ALT: alanine transaminase; CD25: CD25 antigen (=soluble interleukin-2 receptor); HIV: human immunodeficiency virus; MAS: macrophage activation syndrome; NK cell: natural killer cell; sHLH: secondary haemophagocytic lymphohistiocytosis.

Of note, neither has been validated in a critical care population and both have significant short-comings:

1. HLH-2004 is the diagnostic framework for fHLH, with diagnosis requiring the presence of five positive criteria from eight categories. Although frequently used for diagnosis in adult sHLH for lack of alternative criteria, HLH-2004 has only been validated in children and encompasses a variety of tests that are impractical in routine intensive care practice. Furthermore, turn-round times for specialised tests are usually slow, leading to concerns that the score does not become positive until very late in the clinical presentation, at which point patients may no longer be salvageable.⁴⁹

2. The HScore is a simple bedside scoring system specifically developed for sHLH. It encompasses nine routine clinical and laboratory parameters, is easy to compute with an online calculator (http://saintantoine.aphp.fr/score/) and provides a probability score for the presence of sHLH. The HScore is based on a single-centre retrospective study with external validation for rheumatological patients.^50,51 While it has not been fully validated as a diagnostic tool for sHLH in the critical care population, Kyriazopoulou et al. found a modified HScore to correlate with the presence of MALS and, by proxy, outcome in patients with sepsis.¹¹

Diagnostic approach in critical care

We suggest the following pragmatic approach to diagnosis of sHLH in critical care patients:

• sHLH should be suspected in any unwell patient with unexplained fever, cytopaenias (especially thrombocytopaenia) and organ dysfunction.

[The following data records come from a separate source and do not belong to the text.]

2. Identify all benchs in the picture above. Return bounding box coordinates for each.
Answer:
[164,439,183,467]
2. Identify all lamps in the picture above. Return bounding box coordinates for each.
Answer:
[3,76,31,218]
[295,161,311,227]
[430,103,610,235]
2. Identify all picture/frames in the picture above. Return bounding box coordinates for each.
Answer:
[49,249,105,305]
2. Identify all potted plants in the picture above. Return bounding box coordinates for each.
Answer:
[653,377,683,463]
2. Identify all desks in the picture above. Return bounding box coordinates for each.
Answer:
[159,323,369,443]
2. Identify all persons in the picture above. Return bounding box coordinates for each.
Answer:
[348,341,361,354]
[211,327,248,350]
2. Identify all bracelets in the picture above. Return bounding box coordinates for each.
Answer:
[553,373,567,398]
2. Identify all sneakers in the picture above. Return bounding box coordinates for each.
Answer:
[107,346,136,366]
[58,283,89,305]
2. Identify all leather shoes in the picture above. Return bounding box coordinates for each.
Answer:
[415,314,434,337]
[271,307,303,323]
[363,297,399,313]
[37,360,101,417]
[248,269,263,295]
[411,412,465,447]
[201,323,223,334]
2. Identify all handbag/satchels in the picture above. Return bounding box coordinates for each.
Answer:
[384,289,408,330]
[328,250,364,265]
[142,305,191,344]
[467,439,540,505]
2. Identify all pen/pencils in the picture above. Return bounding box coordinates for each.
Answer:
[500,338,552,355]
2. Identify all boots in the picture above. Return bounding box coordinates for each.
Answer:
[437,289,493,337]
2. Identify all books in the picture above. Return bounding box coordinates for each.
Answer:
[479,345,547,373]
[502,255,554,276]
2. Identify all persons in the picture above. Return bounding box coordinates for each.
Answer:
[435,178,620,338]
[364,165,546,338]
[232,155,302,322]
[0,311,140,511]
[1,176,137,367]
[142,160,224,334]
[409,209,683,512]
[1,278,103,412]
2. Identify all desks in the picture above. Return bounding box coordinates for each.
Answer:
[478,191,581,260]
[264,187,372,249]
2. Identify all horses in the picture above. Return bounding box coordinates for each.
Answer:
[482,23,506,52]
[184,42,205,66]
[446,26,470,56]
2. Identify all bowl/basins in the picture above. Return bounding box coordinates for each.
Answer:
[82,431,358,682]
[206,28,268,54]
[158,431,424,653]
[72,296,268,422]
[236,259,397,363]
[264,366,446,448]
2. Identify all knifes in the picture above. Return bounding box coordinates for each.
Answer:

• A serum ferritin level should be checked in these cases and, if elevated >500 µg/L or rapidly rising on serial measurements, should trigger further investigations.

• Ferritin levels >4000 µg/L in sepsis significantly increase the likelihood of concomitant sHLH,^11,52 while levels >10,000 µg/L are highly concerning and may indicate immediate need for treatment.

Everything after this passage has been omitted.